|Voss, Kenneth - Ken|
Submitted to: Toxicologist
Publication Type: Abstract only
Publication Acceptance Date: 1/15/2003
Publication Date: 3/1/2003
Citation: Toxicologist. 2003. v.77. Abstract. p.252. Interpretive Summary: abstract only
Technical Abstract: A number of mouse mutants that exhibit decreased levels of reactive oxygen species (ROS) and increases in longevity carry mutations in growth hormone signaling genes. In gene expression profiling experiments we observed in the livers of Snell dwarf mice an increase in the expression of genes under control of the nuclear receptor peroxisome proliferator (PP)-activated receptor alpha (PPAR) as well as PPAR itself. PPAR mediates the carcinogenic effects of PP and is a known or experimental therapeutic target for PP drugs in diseases associated with aging in which oxidative stress plays a major role. Transcript profiling experiments in wild-type mice treated with a PPAR agonist, revealed coordinated increases in the expression of members of heat shock protein (HSP) and anti-oxidant gene families.

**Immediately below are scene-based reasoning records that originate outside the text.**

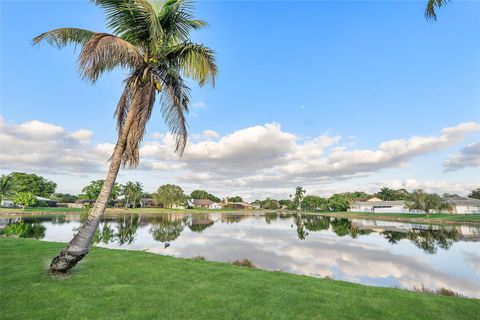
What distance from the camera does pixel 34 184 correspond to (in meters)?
76.5

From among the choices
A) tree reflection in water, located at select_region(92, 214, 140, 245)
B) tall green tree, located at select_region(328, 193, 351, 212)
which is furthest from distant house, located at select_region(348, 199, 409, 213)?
tree reflection in water, located at select_region(92, 214, 140, 245)

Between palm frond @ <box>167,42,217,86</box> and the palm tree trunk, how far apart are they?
236 centimetres

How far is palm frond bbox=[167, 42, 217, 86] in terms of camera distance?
7832mm

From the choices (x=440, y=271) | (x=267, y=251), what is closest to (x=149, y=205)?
(x=267, y=251)

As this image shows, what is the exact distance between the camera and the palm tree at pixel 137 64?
21.3 feet

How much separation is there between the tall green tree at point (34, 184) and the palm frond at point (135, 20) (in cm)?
8113

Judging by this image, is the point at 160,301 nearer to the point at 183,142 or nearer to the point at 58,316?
the point at 58,316

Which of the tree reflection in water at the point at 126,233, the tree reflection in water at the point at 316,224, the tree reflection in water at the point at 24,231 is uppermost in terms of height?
the tree reflection in water at the point at 24,231

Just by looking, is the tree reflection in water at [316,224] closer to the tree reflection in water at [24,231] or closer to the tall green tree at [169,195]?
the tree reflection in water at [24,231]

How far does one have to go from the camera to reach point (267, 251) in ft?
60.1

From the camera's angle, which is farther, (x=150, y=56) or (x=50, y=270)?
(x=150, y=56)

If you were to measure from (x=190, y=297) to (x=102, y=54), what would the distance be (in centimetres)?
605

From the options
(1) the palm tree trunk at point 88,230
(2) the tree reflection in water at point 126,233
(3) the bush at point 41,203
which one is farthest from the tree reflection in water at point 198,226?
(3) the bush at point 41,203

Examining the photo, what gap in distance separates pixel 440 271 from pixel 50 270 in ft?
59.3
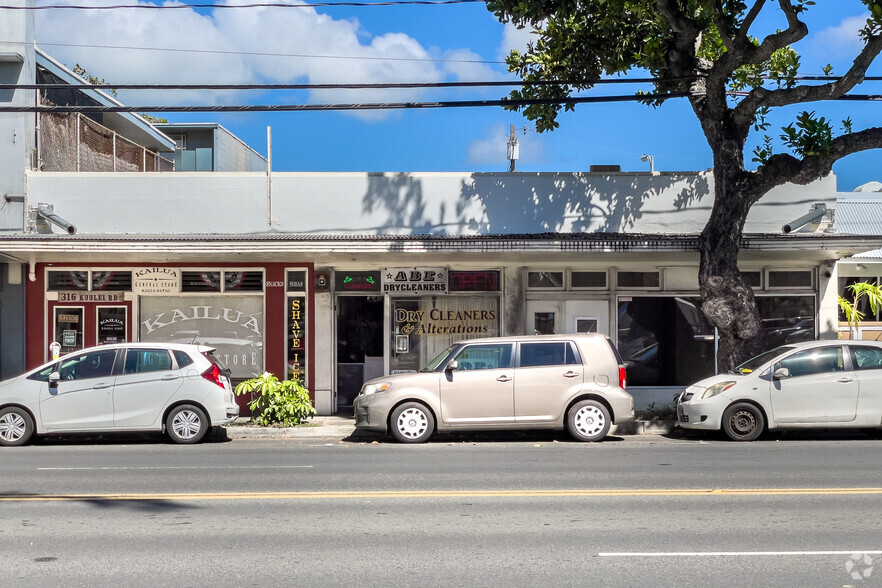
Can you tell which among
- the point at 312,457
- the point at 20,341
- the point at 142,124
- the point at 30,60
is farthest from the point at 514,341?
the point at 142,124

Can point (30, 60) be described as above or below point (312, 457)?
above

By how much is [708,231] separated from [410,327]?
6297 mm

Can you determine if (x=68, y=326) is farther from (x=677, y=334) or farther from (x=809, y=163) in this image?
(x=809, y=163)

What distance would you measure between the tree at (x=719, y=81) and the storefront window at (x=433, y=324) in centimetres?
396

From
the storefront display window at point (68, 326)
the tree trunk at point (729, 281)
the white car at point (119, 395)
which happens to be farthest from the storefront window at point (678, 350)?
the storefront display window at point (68, 326)

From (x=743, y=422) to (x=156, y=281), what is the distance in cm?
1163

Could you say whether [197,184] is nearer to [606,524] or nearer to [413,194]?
[413,194]

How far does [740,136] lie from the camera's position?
1533 centimetres

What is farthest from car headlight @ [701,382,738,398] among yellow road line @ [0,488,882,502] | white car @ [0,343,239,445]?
white car @ [0,343,239,445]

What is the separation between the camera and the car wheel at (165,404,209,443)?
1364 centimetres

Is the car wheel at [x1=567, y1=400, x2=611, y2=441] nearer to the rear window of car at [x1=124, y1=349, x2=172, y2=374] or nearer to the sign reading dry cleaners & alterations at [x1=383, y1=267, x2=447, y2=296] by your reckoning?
the sign reading dry cleaners & alterations at [x1=383, y1=267, x2=447, y2=296]

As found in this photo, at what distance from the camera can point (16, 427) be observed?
13.4m

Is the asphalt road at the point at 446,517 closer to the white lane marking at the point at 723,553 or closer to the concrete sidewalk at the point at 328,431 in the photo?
the white lane marking at the point at 723,553

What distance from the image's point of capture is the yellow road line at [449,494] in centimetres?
888
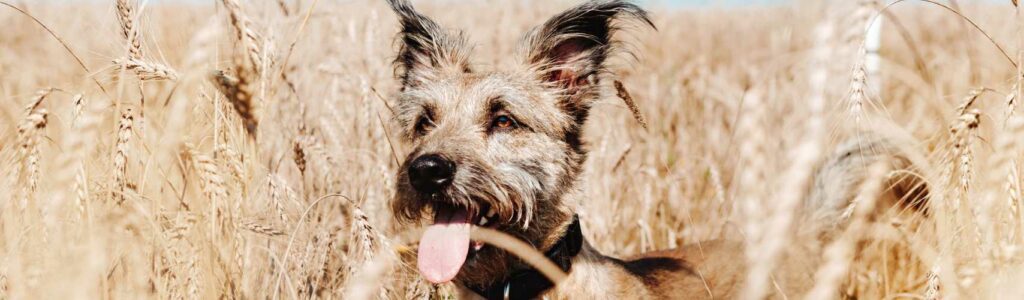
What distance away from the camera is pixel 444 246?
10.3 ft

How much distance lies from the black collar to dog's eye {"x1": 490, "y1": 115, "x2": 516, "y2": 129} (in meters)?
0.54

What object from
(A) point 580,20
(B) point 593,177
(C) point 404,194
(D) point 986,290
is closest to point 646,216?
(B) point 593,177

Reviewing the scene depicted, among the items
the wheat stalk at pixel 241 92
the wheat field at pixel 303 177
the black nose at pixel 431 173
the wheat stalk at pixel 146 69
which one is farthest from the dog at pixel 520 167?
the wheat stalk at pixel 241 92

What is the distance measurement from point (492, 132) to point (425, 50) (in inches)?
32.8

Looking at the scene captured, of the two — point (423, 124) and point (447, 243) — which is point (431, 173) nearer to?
point (447, 243)

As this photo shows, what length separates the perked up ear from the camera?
12.2 ft

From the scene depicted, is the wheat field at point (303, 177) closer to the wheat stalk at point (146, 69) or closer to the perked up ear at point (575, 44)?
the wheat stalk at point (146, 69)

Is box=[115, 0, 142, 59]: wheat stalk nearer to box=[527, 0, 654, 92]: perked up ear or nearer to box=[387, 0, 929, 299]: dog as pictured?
box=[387, 0, 929, 299]: dog

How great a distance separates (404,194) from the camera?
324 centimetres

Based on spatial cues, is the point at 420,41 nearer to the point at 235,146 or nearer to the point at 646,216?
the point at 235,146

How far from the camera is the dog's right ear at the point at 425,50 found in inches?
165

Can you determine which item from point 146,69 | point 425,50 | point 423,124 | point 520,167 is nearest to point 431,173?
point 520,167

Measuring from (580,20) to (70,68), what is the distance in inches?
272

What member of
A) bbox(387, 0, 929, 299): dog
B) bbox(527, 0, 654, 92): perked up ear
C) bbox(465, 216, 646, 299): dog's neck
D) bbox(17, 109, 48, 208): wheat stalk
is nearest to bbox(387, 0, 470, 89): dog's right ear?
bbox(387, 0, 929, 299): dog
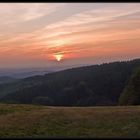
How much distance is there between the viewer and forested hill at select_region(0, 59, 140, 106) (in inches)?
3364

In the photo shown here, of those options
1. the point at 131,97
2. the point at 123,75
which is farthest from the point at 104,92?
the point at 131,97

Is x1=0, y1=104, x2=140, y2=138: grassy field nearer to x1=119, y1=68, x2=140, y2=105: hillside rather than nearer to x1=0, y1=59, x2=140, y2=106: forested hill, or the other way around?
x1=119, y1=68, x2=140, y2=105: hillside

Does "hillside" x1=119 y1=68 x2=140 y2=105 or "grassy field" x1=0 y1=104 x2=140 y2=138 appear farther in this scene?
"hillside" x1=119 y1=68 x2=140 y2=105

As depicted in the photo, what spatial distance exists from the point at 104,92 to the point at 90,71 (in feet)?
59.7

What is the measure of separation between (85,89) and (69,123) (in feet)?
247

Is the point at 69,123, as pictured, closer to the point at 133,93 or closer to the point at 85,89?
the point at 133,93

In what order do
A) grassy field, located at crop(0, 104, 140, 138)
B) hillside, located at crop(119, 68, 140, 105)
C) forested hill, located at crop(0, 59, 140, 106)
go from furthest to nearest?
forested hill, located at crop(0, 59, 140, 106) < hillside, located at crop(119, 68, 140, 105) < grassy field, located at crop(0, 104, 140, 138)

HSPs are required for the correct folding of nacent polypeptides and repair of misfolded proteins after damage from chemicals that induce ROS. We examined the extent of the overlap in regulated genes between a PP and a classical heat stress by exposing wild- type or PPAR-null mice to a 25 or 42 degree C heat stress for 40 min. Transcript profile experiments using Affymetrix chips containing -9,000 mouse genes were used to assess gene expression in the livers of the mice. We found that PPAR-null mice 1) exhibit defects in HSP gene product induction after heat shock or PP treatment, 2) are more sensitive to hepatocellular damage from treatments that increase oxidative stress, and 3) show decreased longevity. Our results are consistent with the hypothesis that PPAR alpha controls stress resistance and longevity through coordinated regulation of genes that mediate responses to ROS including members of the HSP gene family.